Vorsprung durch Wissen
Das Informationszentrum für die Landwirtschaft
02.01.2011 | 21:20 | Seltene Haustierrassen 

Eine Arche für Haustiere am Ufer der Elbe

Lüneburg - Das Bunte Bentheimer Schwein ist so selten wie der Sibirische Tiger. Das schwarz gefleckte Schwein gilt als eine der am stärksten bedrohten Haustierrassen in Deutschland.

Hütehund
Auch Großspitz, Brillenschaf und Leinegans gehören zu den mehr als 30 Nutztieren, die hierzulande extrem gefährdet sind.
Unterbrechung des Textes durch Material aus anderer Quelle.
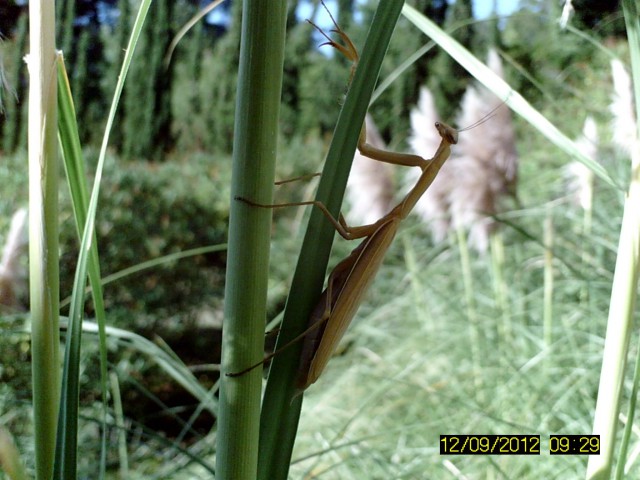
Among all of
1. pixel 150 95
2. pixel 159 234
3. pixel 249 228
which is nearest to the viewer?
pixel 249 228

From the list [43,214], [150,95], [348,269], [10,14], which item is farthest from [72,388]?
[150,95]

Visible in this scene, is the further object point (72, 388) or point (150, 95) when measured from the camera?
point (150, 95)

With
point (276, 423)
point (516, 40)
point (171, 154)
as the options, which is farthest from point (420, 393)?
point (516, 40)

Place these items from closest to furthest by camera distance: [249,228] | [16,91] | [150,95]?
[249,228] → [16,91] → [150,95]

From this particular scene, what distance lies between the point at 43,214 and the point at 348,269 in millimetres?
279

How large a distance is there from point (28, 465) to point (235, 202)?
2.62ft

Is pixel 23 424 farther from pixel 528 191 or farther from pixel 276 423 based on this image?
pixel 528 191

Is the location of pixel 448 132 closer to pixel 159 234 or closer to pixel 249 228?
pixel 249 228

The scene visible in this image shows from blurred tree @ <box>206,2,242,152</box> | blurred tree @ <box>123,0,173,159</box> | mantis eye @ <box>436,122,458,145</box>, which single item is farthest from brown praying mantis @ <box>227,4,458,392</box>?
blurred tree @ <box>206,2,242,152</box>

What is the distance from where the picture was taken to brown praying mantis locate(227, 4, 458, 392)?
0.43 meters

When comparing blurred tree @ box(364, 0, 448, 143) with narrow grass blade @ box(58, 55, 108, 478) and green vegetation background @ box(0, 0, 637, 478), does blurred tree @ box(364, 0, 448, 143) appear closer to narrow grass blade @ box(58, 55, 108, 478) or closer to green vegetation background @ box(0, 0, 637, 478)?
green vegetation background @ box(0, 0, 637, 478)
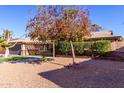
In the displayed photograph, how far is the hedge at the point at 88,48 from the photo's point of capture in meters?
23.9

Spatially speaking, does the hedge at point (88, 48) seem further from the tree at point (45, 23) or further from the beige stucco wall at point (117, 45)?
the tree at point (45, 23)

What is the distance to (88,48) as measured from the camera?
82.7ft

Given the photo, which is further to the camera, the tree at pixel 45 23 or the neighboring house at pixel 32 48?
the neighboring house at pixel 32 48

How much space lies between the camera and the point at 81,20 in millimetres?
15812

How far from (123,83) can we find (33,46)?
25.6m

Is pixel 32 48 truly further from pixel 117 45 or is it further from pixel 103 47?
pixel 117 45

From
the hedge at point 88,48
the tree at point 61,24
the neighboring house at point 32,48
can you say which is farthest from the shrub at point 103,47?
the neighboring house at point 32,48

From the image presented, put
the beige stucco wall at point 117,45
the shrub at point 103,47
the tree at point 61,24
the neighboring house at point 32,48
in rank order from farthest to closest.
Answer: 1. the neighboring house at point 32,48
2. the beige stucco wall at point 117,45
3. the shrub at point 103,47
4. the tree at point 61,24

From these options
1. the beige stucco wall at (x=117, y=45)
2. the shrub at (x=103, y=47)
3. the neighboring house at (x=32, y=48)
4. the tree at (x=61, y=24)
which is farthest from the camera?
the neighboring house at (x=32, y=48)

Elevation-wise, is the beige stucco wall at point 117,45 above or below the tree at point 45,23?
below

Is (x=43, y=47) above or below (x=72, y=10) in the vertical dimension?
below

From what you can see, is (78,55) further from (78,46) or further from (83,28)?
(83,28)
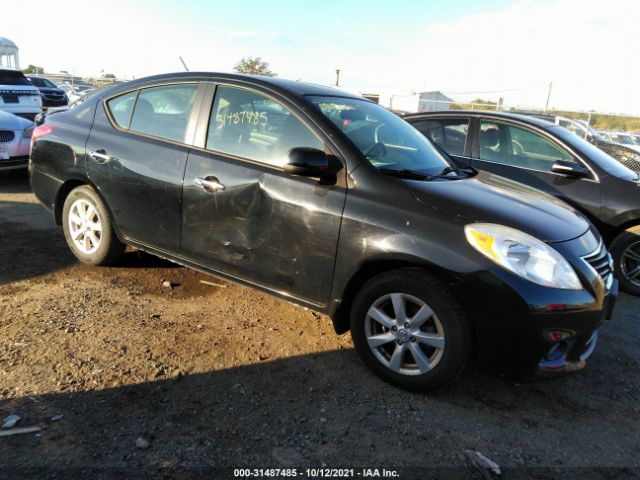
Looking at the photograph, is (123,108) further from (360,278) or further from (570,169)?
(570,169)

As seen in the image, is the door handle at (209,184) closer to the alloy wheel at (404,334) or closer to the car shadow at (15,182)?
the alloy wheel at (404,334)

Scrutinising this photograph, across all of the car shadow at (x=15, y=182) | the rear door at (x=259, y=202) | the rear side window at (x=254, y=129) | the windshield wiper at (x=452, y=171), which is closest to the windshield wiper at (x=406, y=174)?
the windshield wiper at (x=452, y=171)

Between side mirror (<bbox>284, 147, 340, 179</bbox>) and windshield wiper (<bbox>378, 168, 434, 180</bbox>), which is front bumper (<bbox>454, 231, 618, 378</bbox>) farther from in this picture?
side mirror (<bbox>284, 147, 340, 179</bbox>)

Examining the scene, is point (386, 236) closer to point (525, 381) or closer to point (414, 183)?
point (414, 183)

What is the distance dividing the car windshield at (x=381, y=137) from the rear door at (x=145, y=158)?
110 centimetres

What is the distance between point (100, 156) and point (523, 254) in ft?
10.8

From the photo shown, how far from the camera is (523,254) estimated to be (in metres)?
2.61

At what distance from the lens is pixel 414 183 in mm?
2973

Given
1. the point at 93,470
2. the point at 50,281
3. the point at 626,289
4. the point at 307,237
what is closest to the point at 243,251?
the point at 307,237

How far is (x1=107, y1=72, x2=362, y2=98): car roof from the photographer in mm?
3436

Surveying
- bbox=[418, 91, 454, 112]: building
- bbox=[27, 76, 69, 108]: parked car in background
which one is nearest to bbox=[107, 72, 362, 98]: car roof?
bbox=[418, 91, 454, 112]: building

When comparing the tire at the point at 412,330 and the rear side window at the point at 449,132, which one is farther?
the rear side window at the point at 449,132

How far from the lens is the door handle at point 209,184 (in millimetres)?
3338

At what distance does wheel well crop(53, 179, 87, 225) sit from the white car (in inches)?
144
In Zeiten industrialisierter Landwirtschaft beherrschen den Markt nur noch wenige spezialisierte Hochleistungsrassen. «Nicht nur die genetische Vielfalt blieb dabei auf der Strecke», sagt Antje Feldmann, Geschäftsführerin der Gesellschaft zur Erhaltung alter und gefährdeter Haustierrassen (GEH). «Viele der alten regionalen Rassen zeichnen sich durch hohe Widerstandsfähigkeit aus. Sie sind besonders fruchtbar und über Generationen an den jeweiligen Standort angepasst.»

Jede Woche stirbt auf der Erde eine Nutztierrasse aus, hat die GEH errechnet. In Deutschland sei zuletzt 1975 mit dem Deutschen Weideschwein eine Rasse für immer verloren gegangen. Auf der Roten Liste stehen 100 Haustierrassen, von denen jede dritte als «extrem gefährdet» eingestuft ist.
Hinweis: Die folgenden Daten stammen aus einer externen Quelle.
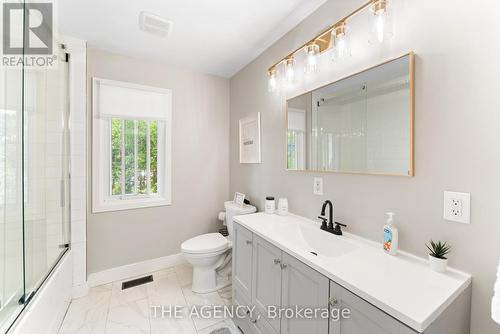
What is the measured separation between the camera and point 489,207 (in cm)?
82

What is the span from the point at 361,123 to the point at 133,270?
2635 mm

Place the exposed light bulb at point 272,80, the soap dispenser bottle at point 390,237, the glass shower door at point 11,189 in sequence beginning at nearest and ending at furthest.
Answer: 1. the soap dispenser bottle at point 390,237
2. the glass shower door at point 11,189
3. the exposed light bulb at point 272,80

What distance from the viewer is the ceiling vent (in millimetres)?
1663

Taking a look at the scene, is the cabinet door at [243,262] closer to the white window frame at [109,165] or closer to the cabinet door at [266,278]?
the cabinet door at [266,278]

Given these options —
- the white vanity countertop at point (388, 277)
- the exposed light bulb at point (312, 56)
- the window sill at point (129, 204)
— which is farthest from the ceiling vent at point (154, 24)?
the white vanity countertop at point (388, 277)

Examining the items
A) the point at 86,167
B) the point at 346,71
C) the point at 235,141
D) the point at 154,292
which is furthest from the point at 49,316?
the point at 346,71

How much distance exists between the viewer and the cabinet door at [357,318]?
687mm

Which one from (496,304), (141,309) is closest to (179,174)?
(141,309)

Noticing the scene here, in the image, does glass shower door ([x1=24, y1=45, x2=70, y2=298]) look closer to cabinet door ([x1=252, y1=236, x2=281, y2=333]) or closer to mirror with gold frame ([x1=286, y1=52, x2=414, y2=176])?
cabinet door ([x1=252, y1=236, x2=281, y2=333])

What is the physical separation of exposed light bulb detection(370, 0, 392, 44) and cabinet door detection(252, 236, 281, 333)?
1.30 metres

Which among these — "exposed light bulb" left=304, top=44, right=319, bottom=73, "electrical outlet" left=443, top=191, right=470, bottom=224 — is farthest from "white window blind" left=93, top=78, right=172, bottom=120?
"electrical outlet" left=443, top=191, right=470, bottom=224

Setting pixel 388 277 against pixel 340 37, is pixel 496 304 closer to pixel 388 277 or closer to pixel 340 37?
pixel 388 277

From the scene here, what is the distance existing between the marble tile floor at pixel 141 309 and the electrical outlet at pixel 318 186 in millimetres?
1214

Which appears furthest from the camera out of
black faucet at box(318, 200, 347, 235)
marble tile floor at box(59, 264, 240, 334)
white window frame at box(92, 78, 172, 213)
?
white window frame at box(92, 78, 172, 213)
Die GEH kämpft bundesweit seit 1981 gegen diese Entwicklung. So erfasst sie vorhandene Restbestände und erarbeitet Zuchtprogramme. Der Verein mit Sitz im hessischen Witzenhausen veröffentlicht die Rote Liste der gefährdeten Nutztierrassen und benennt die gefährdete Rasse des Jahres. 2011 soll es das Limpurger Rind sein.

«Wichtig ist die Einbindung der Tiere in eine lebendige bäuerliche Landwirtschaft und landschaftspflegerische Projekte. Regionale Spezialitäten der traditionellen Rassen lassen sich gut vermarkten», weiß Antje Feldmann.
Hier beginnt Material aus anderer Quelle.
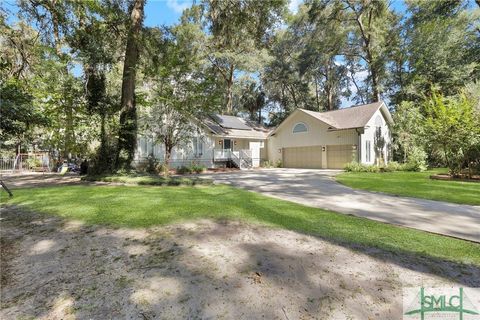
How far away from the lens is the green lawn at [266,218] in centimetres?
422

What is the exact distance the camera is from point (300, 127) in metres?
26.0

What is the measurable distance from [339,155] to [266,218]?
19.7m

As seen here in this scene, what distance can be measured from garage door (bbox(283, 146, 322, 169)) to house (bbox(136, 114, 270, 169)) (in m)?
2.79

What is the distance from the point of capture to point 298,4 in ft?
102

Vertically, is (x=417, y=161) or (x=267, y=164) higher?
(x=417, y=161)

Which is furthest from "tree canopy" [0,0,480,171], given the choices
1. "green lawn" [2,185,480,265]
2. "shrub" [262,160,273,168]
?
"shrub" [262,160,273,168]

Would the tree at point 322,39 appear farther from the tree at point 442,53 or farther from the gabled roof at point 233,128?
the gabled roof at point 233,128

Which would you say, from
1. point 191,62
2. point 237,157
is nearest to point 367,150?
point 237,157

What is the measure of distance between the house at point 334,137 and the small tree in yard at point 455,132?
23.2ft

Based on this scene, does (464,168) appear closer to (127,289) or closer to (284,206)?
(284,206)

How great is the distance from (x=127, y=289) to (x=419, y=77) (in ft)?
104

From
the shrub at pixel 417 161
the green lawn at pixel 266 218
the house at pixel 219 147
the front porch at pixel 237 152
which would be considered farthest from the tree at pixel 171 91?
the shrub at pixel 417 161

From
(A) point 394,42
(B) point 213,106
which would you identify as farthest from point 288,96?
(B) point 213,106

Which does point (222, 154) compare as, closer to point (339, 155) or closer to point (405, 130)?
point (339, 155)
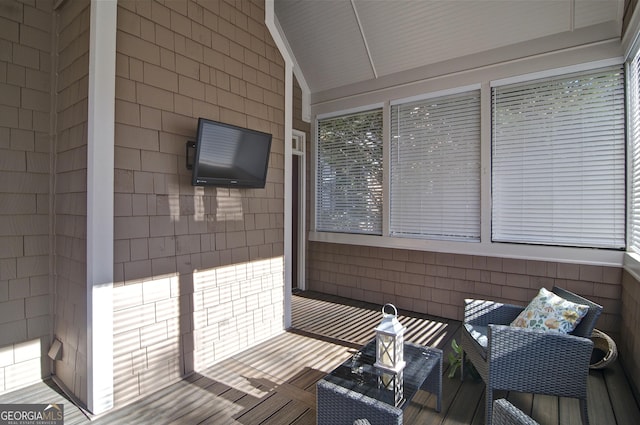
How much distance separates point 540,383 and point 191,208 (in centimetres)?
282

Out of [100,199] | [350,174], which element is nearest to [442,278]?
[350,174]

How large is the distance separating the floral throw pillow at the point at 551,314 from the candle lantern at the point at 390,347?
1074mm

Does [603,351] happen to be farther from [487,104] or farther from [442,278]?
[487,104]

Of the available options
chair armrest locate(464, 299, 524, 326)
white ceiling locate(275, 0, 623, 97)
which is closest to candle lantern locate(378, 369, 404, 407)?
chair armrest locate(464, 299, 524, 326)

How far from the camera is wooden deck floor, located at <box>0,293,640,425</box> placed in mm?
2221

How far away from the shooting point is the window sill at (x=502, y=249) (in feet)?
10.4

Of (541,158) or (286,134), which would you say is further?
(286,134)

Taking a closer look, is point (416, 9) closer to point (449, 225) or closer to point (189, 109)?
point (449, 225)

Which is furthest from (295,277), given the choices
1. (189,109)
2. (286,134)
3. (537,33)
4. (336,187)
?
(537,33)

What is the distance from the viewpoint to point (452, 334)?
144 inches

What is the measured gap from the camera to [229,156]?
9.70ft

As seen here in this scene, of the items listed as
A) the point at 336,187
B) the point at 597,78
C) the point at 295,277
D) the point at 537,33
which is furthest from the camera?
the point at 295,277

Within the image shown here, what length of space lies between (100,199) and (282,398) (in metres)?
1.92

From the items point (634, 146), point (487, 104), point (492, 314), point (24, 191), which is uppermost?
point (487, 104)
Das Arche-Projekt der GEH soll die gefährdeten Rassen retten. Auf Arche-Höfen werden gefährdete Nutztierrassen gehalten und gezüchtet. Inzwischen gibt es mehr als 80 über ganz Deutschland verteilte Höfe, die an dem Programm teilnehmen. Jetzt soll in Amt Neuhaus (Landkreis Lüneburg) erstmals eine ganze Arche-Region entstehen. Die Gemeinde in der Elbtalaue mit ihrer naturnahen Kulturlandschaft ist Bestandteil des Unesco-Biosphärenreservates Flusslandschaft Elbe.

Motor der Arche Noah für Haustiere am nördlichen Elbufer ist Hartmut Heckenroth von der «Stork Foundation - Störche für unsere Kinder». Der umtriebige 72-Jährige war lange Leiter der Staatlichen Vogelwarte Niedersachsen. «Wir wollen keinen Zoo», sagt Heckenroth. «Unser Motto ist Schützen durch Nutzen. Milch, Eier und Fleisch der Tiere sollen genutzt werden.»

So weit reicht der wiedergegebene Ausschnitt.